4. Fin efficiency and effectiveness
The maximum possible heat transfer from the fin (if the entire fin were at \(T_b\)) is:
\[ Q_{\text{max}} = h\,A_{\text{fin}}\,(T_b - T_\infty) \]
where \(A_{\text{fin}}\) is the total fin surface area (sides + tip).
Then:
Fin efficiency
\[ \eta_f = \frac{Q_{\text{fin}}}{Q_{\text{max}}} \]
Fin effectiveness (compared to bare base area \(A_b\))
\[ \varepsilon_f = \frac{Q_{\text{fin}}}{h A_b (T_b - T_\infty)} \]
A fin is usually considered worthwhile if \(\varepsilon_f > 2\), i.e. it at least doubles the heat transfer compared to the same base area without a fin.
5. Temperature distribution along the fin
The dimensionless temperature is defined as:
\[ \theta(x) = \frac{T(x) - T_\infty}{T_b - T_\infty} \]
Adiabatic tip
\[ \theta(x) = \frac{\cosh\big(m(L - x)\big)}{\cosh(mL)} \]
\[ T(x) = T_\infty + \theta(x)\,(T_b - T_\infty) \]
Convective tip
\[ \theta(x) = \frac{\cosh\big(m(L - x)\big) + \dfrac{h}{m k}\sinh\big(m(L - x)\big)} {\cosh(mL) + \dfrac{h}{m k}\sinh(mL)} \]
\[ T(x) = T_\infty + \theta(x)\,(T_b - T_\infty) \]
Typical values and design tips
- Convection coefficient h: natural convection in air ≈ 5–15 W/m²·K; forced air ≈ 30–200 W/m²·K; boiling or condensing fluids can be much higher.

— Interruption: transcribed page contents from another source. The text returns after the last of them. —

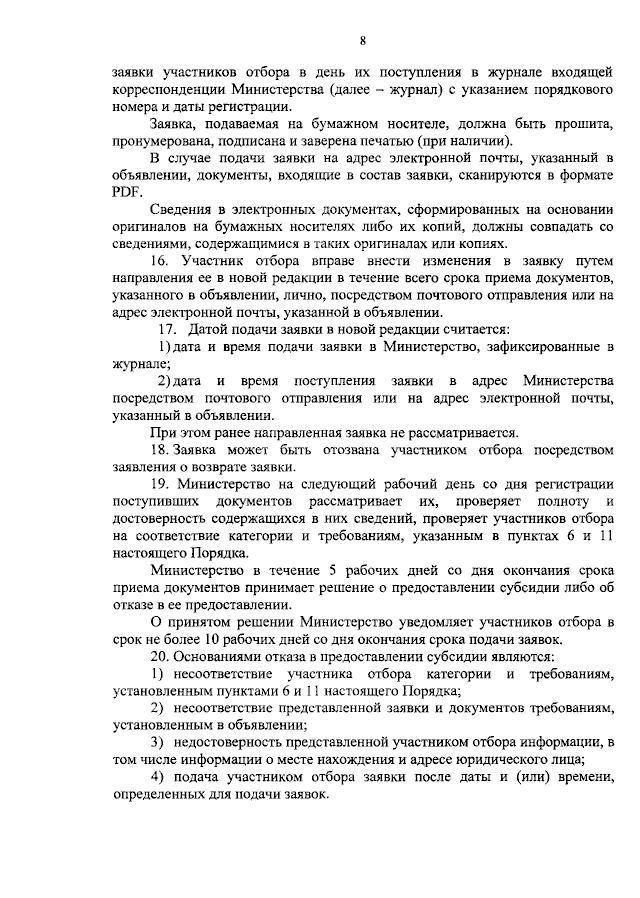 8

заявки участников отбора в день их поступления в журнале входящей корреспонденции Министерства (далее – журнал) с указанием порядкового номера и даты регистрации.

Заявка, подаваемая на бумажном носителе, должна быть прошита, пронумерована, подписана и заверена печатью (при наличии).

В случае подачи заявки на адрес электронной почты, указанный в объявлении, документы, входящие в состав заявки, сканируются в формате PDF.

Сведения в электронных документах, сформированных на основании оригиналов на бумажных носителях либо их копий, должны совпадать со сведениями, содержащимися в таких оригиналах или копиях.

16. Участник отбора вправе внести изменения в заявку путем направления ее в новой редакции в течение всего срока приема документов, указанного в объявлении, лично, посредством почтового отправления или на адрес электронной почты, указанной в объявлении.

17. Датой подачи заявки в новой редакции считается:

1) дата и время подачи заявки в Министерство, зафиксированные в журнале;

2) дата и время поступления заявки в адрес Министерства посредством почтового отправления или на адрес электронной почты, указанный в объявлении.

При этом ранее направленная заявка не рассматривается.

18. Заявка может быть отозвана участником отбора посредством заявления о возврате заявки.

19. Министерство на следующий рабочий день со дня регистрации поступивших документов рассматривает их, проверяет полноту и достоверность содержащихся в них сведений, проверяет участников отбора на соответствие категории и требованиям, указанным в пунктах 6 и 11 настоящего Порядка.

Министерство в течение 5 рабочих дней со дня окончания срока приема документов принимает решение о предоставлении субсидии либо об отказе в ее предоставлении.

О принятом решении Министерство уведомляет участников отбора в срок не более 10 рабочих дней со дня окончания срока подачи заявок.

20. Основаниями отказа в предоставлении субсидии являются:

1) несоответствие участника отбора категории и требованиям, установленным пунктами 6 и 11 настоящего Порядка;

2) несоответствие представленной заявки и документов требованиям, установленным в объявлении;

3) недостоверность представленной участником отбора информации, в том числе информации о месте нахождения и адресе юридического лица;

4) подача участником отбора заявки после даты и (или) времени, определенных для подачи заявок.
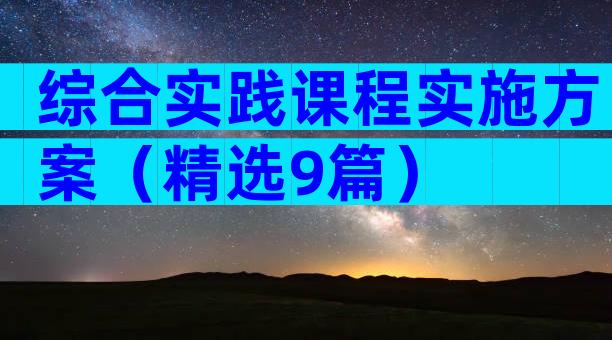 综合实践课程实施方案（精选9篇）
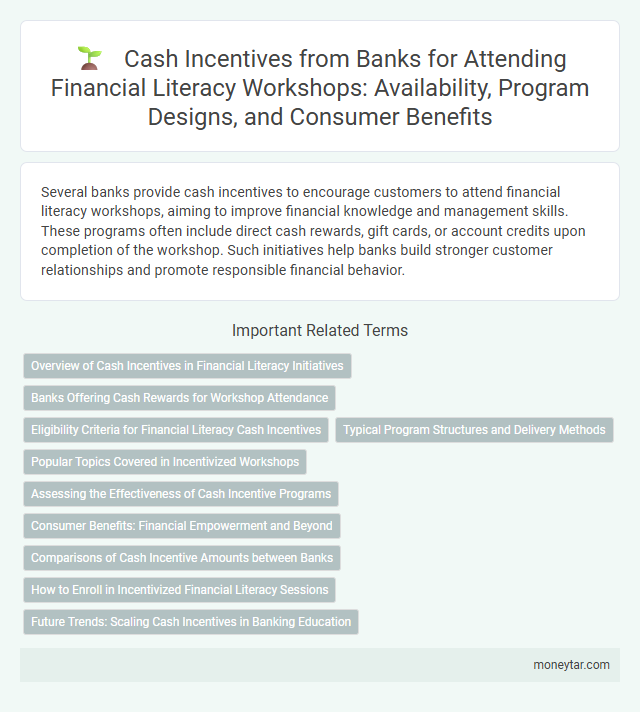 Cash Incentives from Banks for Attending Financial Literacy Workshops: Availability, Program Designs, and Consumer Benefits

Several banks provide cash incentives to encourage customers to attend financial literacy workshops, aiming to improve financial knowledge and management skills. These programs often include direct cash rewards, gift cards, or account credits upon completion of the workshop. Such initiatives help banks build stronger customer relationships and promote responsible financial behavior.

Important Related Terms

Overview of Cash Incentives in Financial Literacy Initiatives

Banks Offering Cash Rewards for Workshop Attendance

Eligibility Criteria for Financial Literacy Cash Incentives

Typical Program Structures and Delivery Methods

Popular Topics Covered in Incentivized Workshops

Assessing the Effectiveness of Cash Incentive Programs

Consumer Benefits: Financial Empowerment and Beyond

Comparisons of Cash Incentive Amounts between Banks

How to Enroll in Incentivized Financial Literacy Sessions

Future Trends: Scaling Cash Incentives in Banking Education

moneytar.com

- Fin materials: aluminum and copper are common due to high thermal conductivity and low weight.
- Thin, long fins increase area but may have low efficiency if too long (temperature drops quickly along the fin).
- Use efficiency to judge material usage and effectiveness to judge whether adding a fin is beneficial at all.
FAQ
What assumptions does this calculator make?

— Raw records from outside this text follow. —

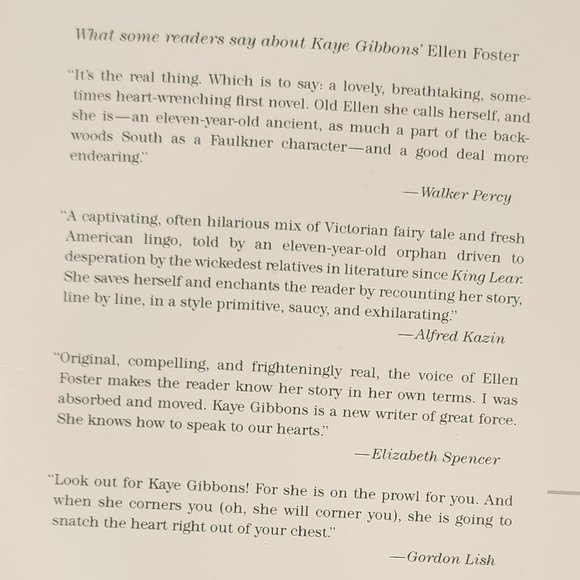 What some readers say about Kaye Gibbons' Ellen Foster

"It's the real thing. Which is to say: a lovely, breathtaking, sometimes heart-wrenching first novel. Old Ellen she calls herself, and she is—an eleven-year-old ancient, as much a part of the backwoods South as a Faulkner character—and a good deal more endearing."

—Walker Percy

"A captivating, often hilarious mix of Victorian fairy tale and fresh American lingo, told by an eleven-year-old orphan driven to desperation by the wickedest relatives in literature since King Lear. She saves herself and enchants the reader by recounting her story, line by line, in a style primitive, saucy, and exhilarating."

—Alfred Kazin

"Original, compelling, and frighteningly real, the voice of Ellen Foster makes the reader know her story in her own terms. I was absorbed and moved. Kaye Gibbons is a new writer of great force. She knows how to speak to our hearts."

—Elizabeth Spencer

"Look out for Kaye Gibbons! For she is on the prowl for you. And when she corners you (oh, she will corner you), she is going to snatch the heart right out of your chest."

—Gordon Lish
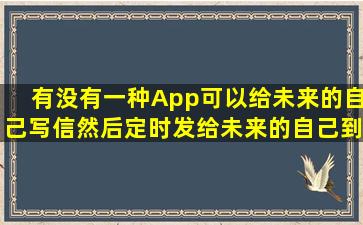 有没有一种App可以给未来的自己写信然后定时发给未来的自己到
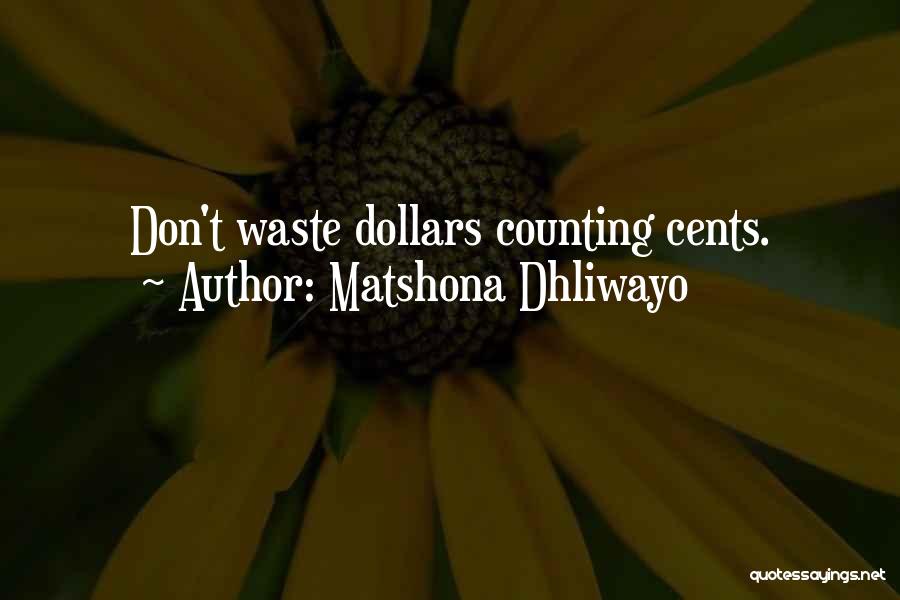 Don't waste dollars counting cents.
~ Author: Matshona Dhliwayo

quotessayings.net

The model assumes steady‑state, one‑dimensional conduction along the fin, constant thermal conductivity, uniform convection coefficient, negligible radiation, and a straight fin of uniform cross‑section.
Can I model annular or triangular fins?
Not directly. However, you can approximate them by an equivalent straight fin with an effective cross‑sectional area and perimeter. For accurate design of complex fins, use numerical methods (FEM/CFD).

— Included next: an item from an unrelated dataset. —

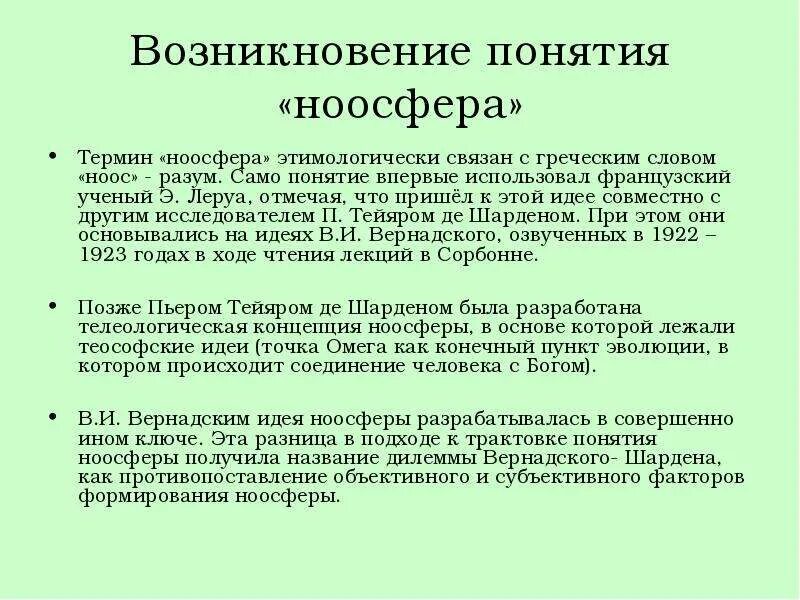 Возникновение понятия «ноосфера»

• Термин «ноосфера» этимологически связан с греческим словом «ноос» - разум. Само понятие впервые использовал французский ученый Э. Леруа, отмечая, что пришёл к этой идее совместно с другим исследователем П. Тейяром де Шарденом. При этом они основывались на идеях В.И. Вернадского, озвученных в 1922 – 1923 годах в ходе чтения лекций в Сорбонне.

• Позже Пьером Тейяром де Шарденом была разработана телеологическая концепция ноосферы, в основе которой лежали теософские идеи (точка Омега как конечный пункт эволюции, в котором происходит соединение человека с Богом).

• В.И. Вернадским идея ноосферы разрабатывалась в совершенно ином ключе. Эта разница в подходе к трактовке понятия ноосферы получила название дилеммы Вернадского- Шардена, как противопоставление объективного и субъективного факторов формирования ноосферы.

How do I know if my fin is “too long”?
If increasing \(L\) further does not significantly increase \(Q_{\text{fin}}\) or if the efficiency \(\eta_f\) becomes very low (e.g. < 0.4), the extra length is not being used effectively.
Why is fin effectiveness sometimes less than 1?
This happens when the fin has low conductivity, is very short or thick, or the convection coefficient is low. In that case, the fin does not improve heat transfer compared to the bare surface and is not worth using.